Kilka domowych przepisów, które możesz wykorzystać


Mleczna kąpiel


Kto nie słyszał o mlecznych kąpielach Kleopatry? Podobno to właśnie dzięki oślemu mleku zachowała swoją niesamowitą urodę. Mleko jest bogate między innymi w witaminy i kwas mlekowy, dzięki czemu delikatnie złuszcza naskórek, a tłuszcze w nim zawarte świetnie nawilżają i wygładzają skórę. Do wanny z ciepłą, ale nie gorącą wodą wlej litr mleka o jak najwyższej zawartości tłuszczu. Możesz też wykorzystać mleko w proszku - wymieszaj go z wodą tak aby uzyskać 2-3 litry i wlej do wanny. Jeśli masz ochotę możesz wzbogacić kąpiel o miód lub zioła np. miętę, lawendę.


Nawilżająca maseczka


Do miseczki wlej łyżkę pełnotłustego mleka i dodaj łyżeczkę miodu. Po wymieszaniu, nałóż miksturę na twarz i zmyj po 20 minutach.



Maseczka ogórkowa


Zblenduj pół ogórka z łyżką jogurtu. Rozsmaruj miksturę na twarzy i pozostaw przez około 20 minut. Po upływie tego czasu zmyj twarz chłodną wodą.




3. Odżywienie


Samo nawilżanie nie wystarczy - skóra potrzebuje też odżywienia. Odnowę skóry bardzo dobrze wspomaga witamina C i kwasy owocowe, a przed wolnymi rodnikami ochronią witaminy A i E. Warto zainwestować w kosmetyki, które będą posiadały je w swoim składzie. Co kilka dni warto zaaplikować sobie odżywczą maseczkę. Po raz kolejny chcę Ci zaproponować domowe sposoby.


Maseczka z awokado


Małe dojrzałe awokado zblenduj na jednolitą masę z 2 łyżkami naturalnego jogurtu. Możesz dodać kilka kropelek witaminy A. Trzymaj na twarzy ok. 20 minut, po czym zmyj letnią wodą. Taka maseczka jest polecana szczególnie do cery suchej i odwodnionej, właśnie dlatego, że awokado obfitują w substancje odżywcze – witaminę A, B complex, C ,E ,H ,K, kwas foliowy, minerały magnezu, miedzi, żelaza, potasu, wapnia i wiele innych pierwiastków śladowych.

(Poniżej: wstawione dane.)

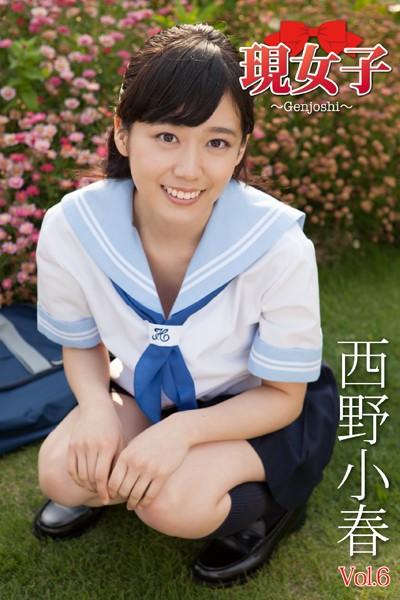 西野小春 現女子 Vol.6 現女子028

Maseczka z płatków owsianych


Płatki owsiane obfitują w wartości odżywcze - zawierają witaminy z grupy B, witaminę E i wiele składników mineralnych. Nie dość, że odżywiają skórę to nawilżają, łagodzą wszelkie podrażnienia, a nawet przyśpieszają gojenie się drobnych ranek. Przygotowanie maseczki jest bardzo proste -3 łyżki płatków owsianych zalej 3 łyżkami wrzącej wody, przykryj i odstaw do ostygnięcia. Gdy płatki spęcznieją i się schłodzą dodaj łyżkę miodu. Tak przygotowaną maseczkę nałóż na twarz, szyję oraz dekolt. Po 20 min. zmyj ją letnią wodą.



Odpowiednia pielęgnacja skóry po lecie jest niezwykle istotna. Dzięki tym trzem krokom będzie idealnie przygotowana na jesienne słoty, a włożony wysiłek z pewnością zaprocentuje.